The problem: Retype each of the rows below exactly, character for character.

★ ★ ★

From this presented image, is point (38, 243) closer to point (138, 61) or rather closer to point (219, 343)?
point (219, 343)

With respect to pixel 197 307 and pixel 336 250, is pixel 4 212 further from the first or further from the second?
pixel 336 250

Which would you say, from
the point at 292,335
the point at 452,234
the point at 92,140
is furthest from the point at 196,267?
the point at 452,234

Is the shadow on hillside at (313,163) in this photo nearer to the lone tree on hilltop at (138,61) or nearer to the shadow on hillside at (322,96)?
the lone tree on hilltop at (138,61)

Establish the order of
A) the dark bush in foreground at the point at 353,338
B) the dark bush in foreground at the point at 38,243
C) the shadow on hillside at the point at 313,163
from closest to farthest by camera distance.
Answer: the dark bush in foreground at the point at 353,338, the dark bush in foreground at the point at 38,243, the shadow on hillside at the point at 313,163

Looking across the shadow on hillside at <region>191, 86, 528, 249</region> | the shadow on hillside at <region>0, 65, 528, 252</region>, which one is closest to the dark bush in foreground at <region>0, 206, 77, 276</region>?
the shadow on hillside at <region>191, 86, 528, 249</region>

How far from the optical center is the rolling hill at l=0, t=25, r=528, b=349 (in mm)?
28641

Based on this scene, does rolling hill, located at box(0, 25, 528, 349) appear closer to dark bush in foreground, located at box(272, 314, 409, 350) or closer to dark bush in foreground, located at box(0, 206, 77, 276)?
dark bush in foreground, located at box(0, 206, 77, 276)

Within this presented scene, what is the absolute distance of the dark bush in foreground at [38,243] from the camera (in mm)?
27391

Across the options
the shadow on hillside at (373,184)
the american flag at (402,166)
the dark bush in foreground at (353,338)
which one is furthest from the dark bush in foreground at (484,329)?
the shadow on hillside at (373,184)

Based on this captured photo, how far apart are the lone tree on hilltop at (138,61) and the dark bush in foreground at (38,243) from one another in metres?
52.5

★ ★ ★

Finished answer:
From this presented image, is point (38, 243) closer to point (138, 61) or rather closer to point (219, 343)?
point (219, 343)

With respect to pixel 197 307 and pixel 336 250, is pixel 4 212 further from the first or further from the second?
pixel 336 250

Which would you say, from
the point at 292,335
the point at 452,234
the point at 92,140
is furthest from the point at 196,267?
the point at 452,234

Is the shadow on hillside at (313,163) in this photo nearer to the lone tree on hilltop at (138,61) or nearer to the shadow on hillside at (322,96)?
the lone tree on hilltop at (138,61)

Establish the order of
A) the dark bush in foreground at the point at 353,338
B) the dark bush in foreground at the point at 38,243
C) the shadow on hillside at the point at 313,163
from closest to farthest by camera distance.
Answer: the dark bush in foreground at the point at 353,338, the dark bush in foreground at the point at 38,243, the shadow on hillside at the point at 313,163

Looking across the shadow on hillside at <region>191, 86, 528, 249</region> | the shadow on hillside at <region>0, 65, 528, 252</region>, which one is closest to the dark bush in foreground at <region>0, 206, 77, 276</region>?
the shadow on hillside at <region>191, 86, 528, 249</region>

How far from the optical center is the rolling hill at l=0, t=25, r=528, b=349 (in mm)?
28641

Based on this scene, does rolling hill, located at box(0, 25, 528, 349) appear closer to dark bush in foreground, located at box(272, 314, 409, 350) or closer to dark bush in foreground, located at box(0, 206, 77, 276)?
dark bush in foreground, located at box(0, 206, 77, 276)

Within this presented scene, what is the absolute distance of the dark bush in foreground at [38,243] from the camera (in mm)?
27391

Across the options
the shadow on hillside at (373,184)
the american flag at (402,166)
the dark bush in foreground at (353,338)
which one is furthest from the dark bush in foreground at (484,329)?
the shadow on hillside at (373,184)

Based on this captured photo, how far apart are the lone tree on hilltop at (138,61) and the dark bush in foreground at (38,243) from one another in metres?
52.5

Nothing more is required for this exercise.